=== MATERIAL FOR THE TASK ===

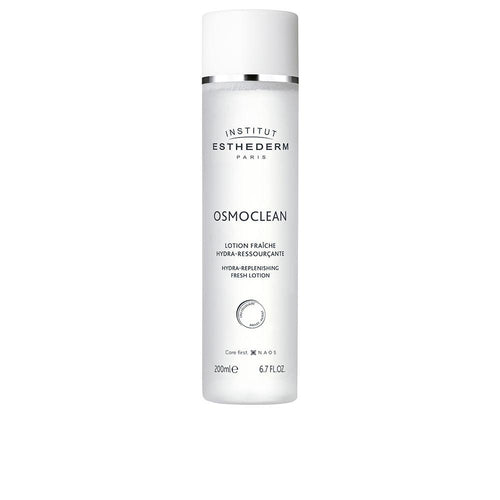 Institut Esthederm Osmoclean Lozione Struccante Hydra Energetic Pulizia Efficace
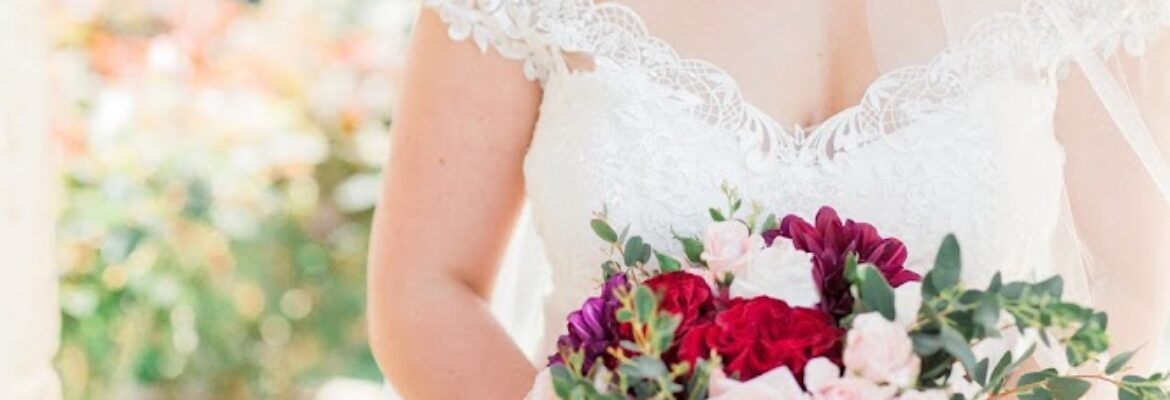 Kortney Boyett Photo + Film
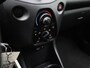 Toyota Aygo 1.0 VVT-i x-fun | AIRCO | BLUETOOTH AUDIO | LIMITER | MULTIFUNCTIONEEL STUURWIEL |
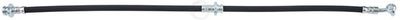 Brake Hose A.B.S. SL 6326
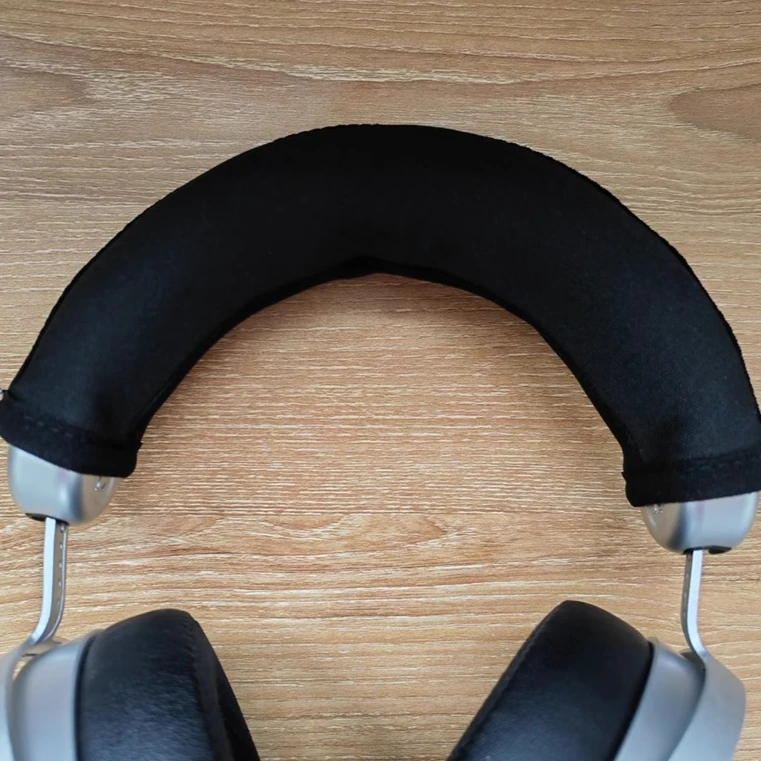 Headband Cover For HIFIMAN HE400SE HE R9 HE R10 DEVA Pro i Ver 2020HE Headphone
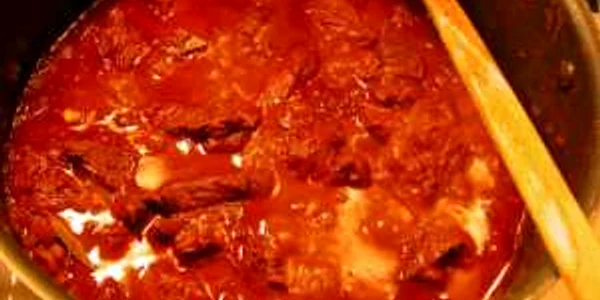 gulas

===

* **WORK INSTRUCTIONS**:
Reproduce each of the lines above word for word, without the pictures.

* **ANSWER SPACE**:
 Institut Esthederm Osmoclean Lozione Struccante Hydra Energetic Pulizia Efficace
 Kortney Boyett Photo + Film
 Toyota Aygo 1.0 VVT-i x-fun | AIRCO | BLUETOOTH AUDIO | LIMITER | MULTIFUNCTIONEEL STUURWIEL |
 Brake Hose A.B.S. SL 6326
 Headband Cover For HIFIMAN HE400SE HE R9 HE R10 DEVA Pro i Ver 2020HE Headphone
 gulas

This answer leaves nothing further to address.